[EXERCISE INSTRUCTIONS]
Rewrite the rows below with every "green shrub" changed to "leafy bush" and everything else left as it is.

++++++++

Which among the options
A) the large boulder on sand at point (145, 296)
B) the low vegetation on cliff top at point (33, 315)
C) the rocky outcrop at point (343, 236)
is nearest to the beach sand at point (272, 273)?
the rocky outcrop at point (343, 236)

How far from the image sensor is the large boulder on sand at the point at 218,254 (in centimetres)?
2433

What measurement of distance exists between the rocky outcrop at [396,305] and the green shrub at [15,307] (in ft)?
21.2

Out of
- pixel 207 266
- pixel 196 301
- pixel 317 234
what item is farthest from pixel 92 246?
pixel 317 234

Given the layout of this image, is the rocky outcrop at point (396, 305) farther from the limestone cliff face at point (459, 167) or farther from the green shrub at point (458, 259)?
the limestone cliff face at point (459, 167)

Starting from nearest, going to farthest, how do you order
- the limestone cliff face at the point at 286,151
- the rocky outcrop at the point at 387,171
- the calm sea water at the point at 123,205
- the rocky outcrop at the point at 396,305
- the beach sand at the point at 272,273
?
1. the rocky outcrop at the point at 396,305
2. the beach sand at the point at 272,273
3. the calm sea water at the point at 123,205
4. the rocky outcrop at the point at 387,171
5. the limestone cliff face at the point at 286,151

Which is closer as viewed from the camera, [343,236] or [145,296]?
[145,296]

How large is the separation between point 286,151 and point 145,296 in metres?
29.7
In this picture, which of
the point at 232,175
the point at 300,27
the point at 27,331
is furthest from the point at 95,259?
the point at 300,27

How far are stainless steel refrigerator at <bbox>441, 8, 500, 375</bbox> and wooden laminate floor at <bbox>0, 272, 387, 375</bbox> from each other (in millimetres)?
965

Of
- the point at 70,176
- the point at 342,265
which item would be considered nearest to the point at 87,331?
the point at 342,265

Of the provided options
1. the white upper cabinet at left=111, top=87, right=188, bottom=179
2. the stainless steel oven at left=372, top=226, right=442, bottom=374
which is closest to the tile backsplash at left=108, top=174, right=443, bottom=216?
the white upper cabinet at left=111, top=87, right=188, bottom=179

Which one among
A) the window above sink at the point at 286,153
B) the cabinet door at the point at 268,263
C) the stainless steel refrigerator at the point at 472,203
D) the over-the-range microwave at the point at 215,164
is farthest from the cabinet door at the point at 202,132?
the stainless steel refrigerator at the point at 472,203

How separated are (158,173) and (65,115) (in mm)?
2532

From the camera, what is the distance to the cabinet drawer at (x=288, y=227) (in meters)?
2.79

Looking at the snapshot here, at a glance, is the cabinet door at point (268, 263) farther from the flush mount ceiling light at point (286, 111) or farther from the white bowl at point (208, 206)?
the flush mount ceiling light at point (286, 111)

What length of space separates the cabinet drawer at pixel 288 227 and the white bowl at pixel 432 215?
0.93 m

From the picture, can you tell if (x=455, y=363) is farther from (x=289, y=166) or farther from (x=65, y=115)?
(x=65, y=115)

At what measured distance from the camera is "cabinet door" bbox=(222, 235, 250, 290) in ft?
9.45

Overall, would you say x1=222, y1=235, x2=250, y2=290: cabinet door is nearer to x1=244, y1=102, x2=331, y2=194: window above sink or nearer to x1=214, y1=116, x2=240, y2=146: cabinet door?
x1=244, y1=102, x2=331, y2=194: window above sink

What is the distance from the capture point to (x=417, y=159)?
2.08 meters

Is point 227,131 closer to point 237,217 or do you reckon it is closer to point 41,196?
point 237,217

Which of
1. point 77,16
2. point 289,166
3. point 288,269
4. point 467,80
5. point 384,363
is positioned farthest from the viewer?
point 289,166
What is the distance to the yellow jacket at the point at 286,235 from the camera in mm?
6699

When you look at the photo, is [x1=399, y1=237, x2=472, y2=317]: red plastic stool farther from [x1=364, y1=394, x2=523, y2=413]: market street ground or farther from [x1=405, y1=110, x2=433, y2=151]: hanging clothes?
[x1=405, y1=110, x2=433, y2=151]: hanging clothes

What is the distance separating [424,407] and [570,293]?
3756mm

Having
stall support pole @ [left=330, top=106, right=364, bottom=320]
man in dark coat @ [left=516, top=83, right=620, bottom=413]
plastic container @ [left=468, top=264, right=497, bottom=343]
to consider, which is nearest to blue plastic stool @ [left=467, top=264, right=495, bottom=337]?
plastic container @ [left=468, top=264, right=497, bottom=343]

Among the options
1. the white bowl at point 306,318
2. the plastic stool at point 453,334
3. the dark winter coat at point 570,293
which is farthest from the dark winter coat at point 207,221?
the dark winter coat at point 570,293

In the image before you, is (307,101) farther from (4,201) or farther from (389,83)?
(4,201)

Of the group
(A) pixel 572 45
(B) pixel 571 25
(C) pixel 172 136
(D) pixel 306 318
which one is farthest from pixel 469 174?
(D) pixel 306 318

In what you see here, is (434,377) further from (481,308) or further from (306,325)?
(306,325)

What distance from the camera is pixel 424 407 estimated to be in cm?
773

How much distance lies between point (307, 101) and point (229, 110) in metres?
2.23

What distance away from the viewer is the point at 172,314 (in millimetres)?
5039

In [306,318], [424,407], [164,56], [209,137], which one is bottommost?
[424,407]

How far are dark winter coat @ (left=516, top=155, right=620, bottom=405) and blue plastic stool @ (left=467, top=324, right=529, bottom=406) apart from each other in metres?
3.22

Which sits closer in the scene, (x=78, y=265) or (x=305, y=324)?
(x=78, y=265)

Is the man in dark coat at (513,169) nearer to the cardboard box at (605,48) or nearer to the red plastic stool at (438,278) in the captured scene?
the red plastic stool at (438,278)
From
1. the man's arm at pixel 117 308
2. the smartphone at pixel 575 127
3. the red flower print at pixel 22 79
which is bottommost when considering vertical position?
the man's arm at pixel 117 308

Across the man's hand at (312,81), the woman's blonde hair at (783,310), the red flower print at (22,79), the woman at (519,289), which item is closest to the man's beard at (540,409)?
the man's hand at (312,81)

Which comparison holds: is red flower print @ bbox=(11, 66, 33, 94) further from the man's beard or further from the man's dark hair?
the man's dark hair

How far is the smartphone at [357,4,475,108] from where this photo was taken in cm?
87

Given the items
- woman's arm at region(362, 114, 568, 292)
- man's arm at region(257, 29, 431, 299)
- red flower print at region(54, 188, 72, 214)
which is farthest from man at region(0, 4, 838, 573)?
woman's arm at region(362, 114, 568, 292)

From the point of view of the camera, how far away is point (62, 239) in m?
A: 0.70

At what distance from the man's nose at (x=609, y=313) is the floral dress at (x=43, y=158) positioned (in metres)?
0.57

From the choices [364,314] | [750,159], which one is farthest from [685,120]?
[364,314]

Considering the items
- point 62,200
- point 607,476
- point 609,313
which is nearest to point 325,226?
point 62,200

++++++++

[EXERCISE RESULT]
Which among the options
A) the large boulder on sand at point (145, 296)
B) the low vegetation on cliff top at point (33, 315)
C) the rocky outcrop at point (343, 236)
is nearest to the beach sand at point (272, 273)?
the rocky outcrop at point (343, 236)

How far from the image sensor is the large boulder on sand at the point at 218,254 (in centimetres)?
2433

What measurement of distance exists between the rocky outcrop at [396,305] and the leafy bush at [15,307] (in ft)?
21.2

Out of
- pixel 207 266
- pixel 196 301
- pixel 317 234
what item is farthest from pixel 92 246?
pixel 317 234

Given the layout of this image, is the rocky outcrop at point (396, 305) farther from the limestone cliff face at point (459, 167) or farther from the leafy bush at point (458, 259)?
the limestone cliff face at point (459, 167)

Starting from nearest, going to farthest, how do you order
- the limestone cliff face at the point at 286,151
- the rocky outcrop at the point at 387,171
- the calm sea water at the point at 123,205
- the rocky outcrop at the point at 396,305
- the beach sand at the point at 272,273
?
1. the rocky outcrop at the point at 396,305
2. the beach sand at the point at 272,273
3. the calm sea water at the point at 123,205
4. the rocky outcrop at the point at 387,171
5. the limestone cliff face at the point at 286,151

Which is closer as viewed from the camera, [343,236] or [145,296]?
[145,296]

How large is the separation between point 286,151 and point 145,296 in metres?
29.7
In this picture, which of
the point at 232,175
the point at 300,27
the point at 27,331
is furthest from the point at 95,259?
the point at 300,27

How far are stainless steel refrigerator at <bbox>441, 8, 500, 375</bbox> and wooden laminate floor at <bbox>0, 272, 387, 375</bbox> from each other (in millimetres)?
965

Of
- the point at 70,176
- the point at 342,265
which item would be considered nearest to the point at 87,331?
the point at 342,265

Of the provided options
1. the white upper cabinet at left=111, top=87, right=188, bottom=179
2. the stainless steel oven at left=372, top=226, right=442, bottom=374
which is closest to the tile backsplash at left=108, top=174, right=443, bottom=216?
the white upper cabinet at left=111, top=87, right=188, bottom=179

Which one among
A) the window above sink at the point at 286,153
B) the cabinet door at the point at 268,263
C) the stainless steel refrigerator at the point at 472,203
D) the over-the-range microwave at the point at 215,164
is farthest from the cabinet door at the point at 202,132?
the stainless steel refrigerator at the point at 472,203

How separated are (158,173) and (65,115) (in mm)?
2532

From the camera, what is the distance to the cabinet drawer at (x=288, y=227) (in meters)?
2.79

Looking at the snapshot here, at a glance, is the cabinet door at point (268, 263) farther from the flush mount ceiling light at point (286, 111) or farther from the white bowl at point (208, 206)?
the flush mount ceiling light at point (286, 111)

What length of space separates the cabinet drawer at pixel 288 227 and the white bowl at pixel 432 215?
0.93 m

From the picture, can you tell if (x=455, y=363) is farther from (x=289, y=166) or farther from (x=65, y=115)?
(x=65, y=115)

At what measured distance from the camera is "cabinet door" bbox=(222, 235, 250, 290) in ft?
9.45

Overall, would you say x1=222, y1=235, x2=250, y2=290: cabinet door is nearer to x1=244, y1=102, x2=331, y2=194: window above sink or nearer to x1=214, y1=116, x2=240, y2=146: cabinet door?
x1=244, y1=102, x2=331, y2=194: window above sink

What is the distance from the capture point to (x=417, y=159)?
2.08 meters

Is point 227,131 closer to point 237,217 or do you reckon it is closer to point 41,196?
point 237,217

Which of
1. point 77,16
2. point 289,166
3. point 288,269
4. point 467,80
5. point 384,363
is positioned farthest from the viewer?
point 289,166
What is the distance to the yellow jacket at the point at 286,235 from the camera in mm?
6699

When you look at the photo, is [x1=399, y1=237, x2=472, y2=317]: red plastic stool farther from [x1=364, y1=394, x2=523, y2=413]: market street ground or farther from [x1=405, y1=110, x2=433, y2=151]: hanging clothes?
[x1=405, y1=110, x2=433, y2=151]: hanging clothes

What is the distance separating [424,407] and [570,293]?
3756mm

Having
stall support pole @ [left=330, top=106, right=364, bottom=320]
man in dark coat @ [left=516, top=83, right=620, bottom=413]
plastic container @ [left=468, top=264, right=497, bottom=343]
to consider, which is nearest to blue plastic stool @ [left=467, top=264, right=495, bottom=337]?
plastic container @ [left=468, top=264, right=497, bottom=343]

Among the options
1. the white bowl at point 306,318
2. the plastic stool at point 453,334
3. the dark winter coat at point 570,293
which is farthest from the dark winter coat at point 207,221?
the dark winter coat at point 570,293

In the image before you, is (307,101) farther from (4,201) or farther from (389,83)?
(4,201)

Of the group
(A) pixel 572 45
(B) pixel 571 25
(C) pixel 172 136
(D) pixel 306 318
which one is farthest from pixel 469 174?
(D) pixel 306 318

In what you see here, is (434,377) further from (481,308) or further from (306,325)?
(306,325)

What distance from the camera is pixel 424 407 estimated to be in cm?
773

How much distance lies between point (307, 101) and point (229, 110) in metres?
2.23

What distance away from the viewer is the point at 172,314 (in millimetres)?
5039

In [306,318], [424,407], [164,56], [209,137], which one is bottommost?
[424,407]

How far are dark winter coat @ (left=516, top=155, right=620, bottom=405) and blue plastic stool @ (left=467, top=324, right=529, bottom=406) apart from each other in metres?
3.22

Which sits closer in the scene, (x=78, y=265) or (x=305, y=324)?
(x=78, y=265)

Is the man in dark coat at (513,169) nearer to the cardboard box at (605,48) or nearer to the red plastic stool at (438,278) in the captured scene?
the red plastic stool at (438,278)
From
1. the man's arm at pixel 117 308
2. the smartphone at pixel 575 127
3. the red flower print at pixel 22 79
which is bottommost when considering vertical position?
the man's arm at pixel 117 308

Across the man's hand at (312,81), the woman's blonde hair at (783,310), the red flower print at (22,79), the woman at (519,289), which item is closest to the man's beard at (540,409)?
the man's hand at (312,81)

Which comparison holds: is red flower print @ bbox=(11, 66, 33, 94) further from the man's beard or further from the man's dark hair?
the man's dark hair

How far is the smartphone at [357,4,475,108] from where this photo was taken in cm?
87

Given the items
- woman's arm at region(362, 114, 568, 292)
- man's arm at region(257, 29, 431, 299)
- red flower print at region(54, 188, 72, 214)
which is farthest from man at region(0, 4, 838, 573)?
woman's arm at region(362, 114, 568, 292)

From the point of view of the camera, how far away is point (62, 239) in m?
A: 0.70

At what distance from the man's nose at (x=609, y=313) is the floral dress at (x=43, y=158) positioned (in metres)?
0.57

From the choices [364,314] | [750,159], which one is farthest from [685,120]?
[364,314]

Considering the items
- point 62,200
- point 607,476
- point 609,313
which is nearest to point 325,226?
point 62,200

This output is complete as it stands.